Don Michele da alcuni mesi è in Centrafrica, precisamente nella missione di Monassao. Prete diocesano di Savona, e missionario associato alla SMA, ha inviato al settimanale della sua diocesi, Il Letimbro, questo articolo che qui riproduciamo.

Ecco quanto scrive don Michele:

Carissimi amiche e amici,

il 27 gennaio partivo per l’Africa! Oggi 27 febbraio, dopo un mese, ho celebrato la prima domenica a Monassao!

Facendo un passo indietro, all’arrivo a Bangui il 28 gennaio, sono stato accolto da p. Justin, superiore del Distretto SMA in Centrafrica, nella casa a PK 10 “Sato”.

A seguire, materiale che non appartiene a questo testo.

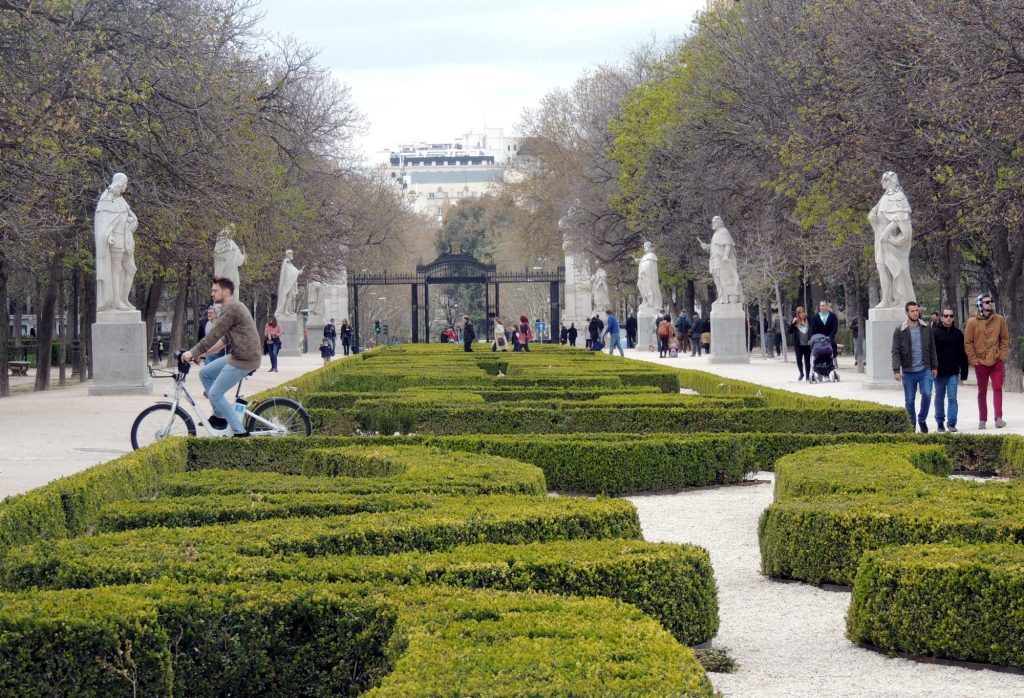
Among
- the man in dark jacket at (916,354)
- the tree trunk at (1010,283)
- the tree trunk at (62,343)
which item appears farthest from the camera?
the tree trunk at (62,343)

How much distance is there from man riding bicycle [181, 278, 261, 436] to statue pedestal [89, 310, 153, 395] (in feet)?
37.1

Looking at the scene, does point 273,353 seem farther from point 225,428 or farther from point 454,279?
point 225,428

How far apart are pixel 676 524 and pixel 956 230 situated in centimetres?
1543

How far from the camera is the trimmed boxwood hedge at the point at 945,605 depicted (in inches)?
227

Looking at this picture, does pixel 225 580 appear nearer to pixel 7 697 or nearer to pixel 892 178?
pixel 7 697

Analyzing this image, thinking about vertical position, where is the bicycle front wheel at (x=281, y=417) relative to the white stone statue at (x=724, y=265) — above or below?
below

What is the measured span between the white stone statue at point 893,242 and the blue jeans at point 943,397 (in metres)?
7.29

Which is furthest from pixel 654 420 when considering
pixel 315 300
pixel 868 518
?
pixel 315 300

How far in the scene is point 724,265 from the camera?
35.9 meters

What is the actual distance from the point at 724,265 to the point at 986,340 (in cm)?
2049

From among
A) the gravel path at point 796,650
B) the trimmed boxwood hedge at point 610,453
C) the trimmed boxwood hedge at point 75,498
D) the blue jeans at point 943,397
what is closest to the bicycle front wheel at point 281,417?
the trimmed boxwood hedge at point 610,453

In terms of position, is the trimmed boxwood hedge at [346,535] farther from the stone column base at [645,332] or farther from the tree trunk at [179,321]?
the stone column base at [645,332]

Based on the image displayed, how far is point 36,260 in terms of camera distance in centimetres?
2884

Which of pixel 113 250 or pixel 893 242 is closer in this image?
pixel 893 242
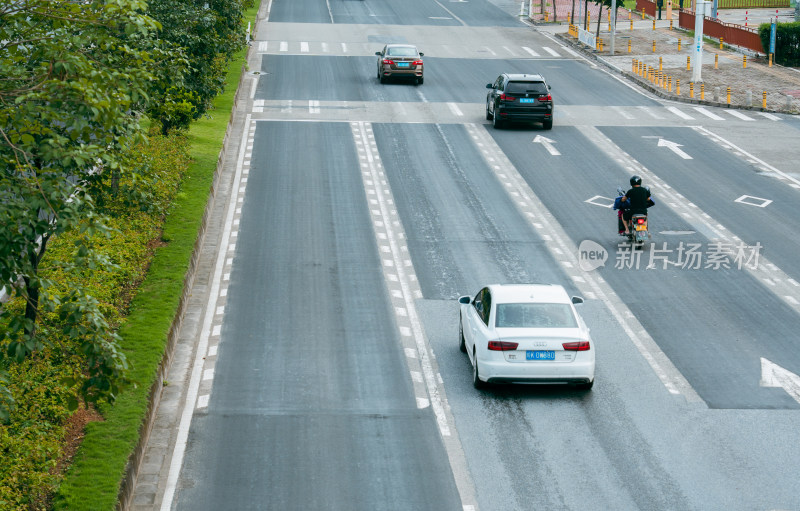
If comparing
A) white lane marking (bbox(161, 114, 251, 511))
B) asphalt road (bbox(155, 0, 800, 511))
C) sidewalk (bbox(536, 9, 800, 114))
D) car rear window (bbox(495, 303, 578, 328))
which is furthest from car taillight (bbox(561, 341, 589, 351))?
sidewalk (bbox(536, 9, 800, 114))

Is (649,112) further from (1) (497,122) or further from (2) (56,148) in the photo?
(2) (56,148)

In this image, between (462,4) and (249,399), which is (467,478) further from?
(462,4)

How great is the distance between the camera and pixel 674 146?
36344 millimetres

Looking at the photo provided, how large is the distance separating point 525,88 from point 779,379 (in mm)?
21853

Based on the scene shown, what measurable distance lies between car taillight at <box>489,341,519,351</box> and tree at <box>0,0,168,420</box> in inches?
240

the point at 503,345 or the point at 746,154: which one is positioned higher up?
the point at 503,345

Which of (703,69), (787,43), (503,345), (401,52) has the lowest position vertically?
(503,345)

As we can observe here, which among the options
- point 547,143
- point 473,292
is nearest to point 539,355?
point 473,292

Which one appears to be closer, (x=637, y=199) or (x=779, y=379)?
(x=779, y=379)

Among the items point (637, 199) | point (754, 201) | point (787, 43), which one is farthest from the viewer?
point (787, 43)

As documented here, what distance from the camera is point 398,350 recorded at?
18.6m

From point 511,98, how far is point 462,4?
44944 mm

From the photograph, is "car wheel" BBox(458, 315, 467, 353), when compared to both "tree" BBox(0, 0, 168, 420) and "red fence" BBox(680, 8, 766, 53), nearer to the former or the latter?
"tree" BBox(0, 0, 168, 420)

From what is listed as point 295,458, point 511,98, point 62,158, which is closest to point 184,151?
point 511,98
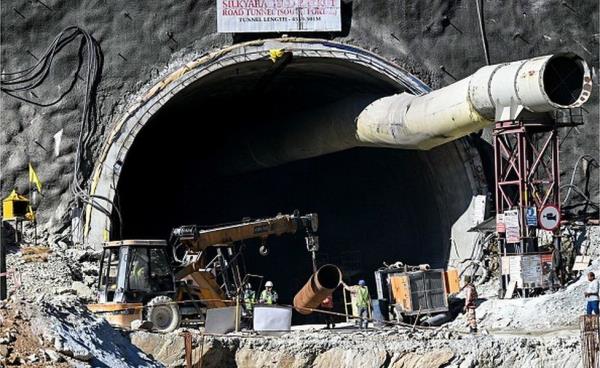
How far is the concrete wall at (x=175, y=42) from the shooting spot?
26.8 metres

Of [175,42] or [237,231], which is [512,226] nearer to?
[237,231]

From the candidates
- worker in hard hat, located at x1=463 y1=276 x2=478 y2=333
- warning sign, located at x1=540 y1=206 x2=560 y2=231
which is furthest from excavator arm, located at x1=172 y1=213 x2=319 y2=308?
warning sign, located at x1=540 y1=206 x2=560 y2=231

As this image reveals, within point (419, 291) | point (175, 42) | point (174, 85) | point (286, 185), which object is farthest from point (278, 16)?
point (286, 185)

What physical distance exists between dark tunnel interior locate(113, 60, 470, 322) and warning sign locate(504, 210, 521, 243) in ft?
14.6

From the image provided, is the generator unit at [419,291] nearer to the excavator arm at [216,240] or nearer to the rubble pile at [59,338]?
the excavator arm at [216,240]

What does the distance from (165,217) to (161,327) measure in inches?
540

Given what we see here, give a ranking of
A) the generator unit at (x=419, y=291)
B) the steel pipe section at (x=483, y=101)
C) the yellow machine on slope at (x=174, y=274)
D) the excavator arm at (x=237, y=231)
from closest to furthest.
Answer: the steel pipe section at (x=483, y=101) < the yellow machine on slope at (x=174, y=274) < the excavator arm at (x=237, y=231) < the generator unit at (x=419, y=291)

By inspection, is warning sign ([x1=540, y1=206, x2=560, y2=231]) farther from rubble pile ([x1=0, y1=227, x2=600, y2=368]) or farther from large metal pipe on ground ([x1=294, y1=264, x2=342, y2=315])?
large metal pipe on ground ([x1=294, y1=264, x2=342, y2=315])

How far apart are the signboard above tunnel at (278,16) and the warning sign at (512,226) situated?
638 cm

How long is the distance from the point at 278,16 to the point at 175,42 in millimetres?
2335

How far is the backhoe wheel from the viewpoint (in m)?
22.0

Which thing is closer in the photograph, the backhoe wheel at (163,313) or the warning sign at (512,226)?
the backhoe wheel at (163,313)

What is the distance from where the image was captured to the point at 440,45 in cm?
2917

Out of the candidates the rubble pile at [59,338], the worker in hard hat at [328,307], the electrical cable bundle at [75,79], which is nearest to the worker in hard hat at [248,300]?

In questa casa ho mosso i primi passi nel cuore dell’Africa, conoscendo gli altri padri SMA che qui vivono il loro essere missionari, tra parrocchie nella capitale, casa di formazione per i seminaristi SMA e parrocchie nelle altre Diocesi di Berberati (dove si trova Monassao) e di Bossangoa.

Ho potuto conoscerli tutti approfittando di una settimana di incontro, come avviene tutti gli anni a febbraio, per condividere ognuno la propria missione, valutare il cammino fatto e compiere nuove scelte per il bene delle comunità che ogni giorno siamo chiamati a servire.

Ho iniziato il famigerato corso di sango, la lingua del paese, che sarà la mia lingua nei prossimi anni insieme al francese.

Un breve corso per un’infarinatura di grammatica. E appena ho ricevuto il prolungamento del mio visto sul passaporto, sono potuto partire finalmente per raggiungere la mia missione, con alcuni confratelli missionari nella parrocchia vicina di Belemboké.

È un viaggio molto particolare, da Bangui a Monassao, circa 500 km, distanza che in Italia si può percorrere (salvo traffico o lavori in autostrada) in 5-6 ore…

Per noi ce ne sono volute 14. Ma è stato uno dei viaggi più belli che abbia mai fatto, lasciando la capitale abbiamo attraversato decine di villaggi, incontrando numerosissime “barriere” (posti di controllo), in alcune si paga un pedaggio, in altre ci hanno chiesto un rosario…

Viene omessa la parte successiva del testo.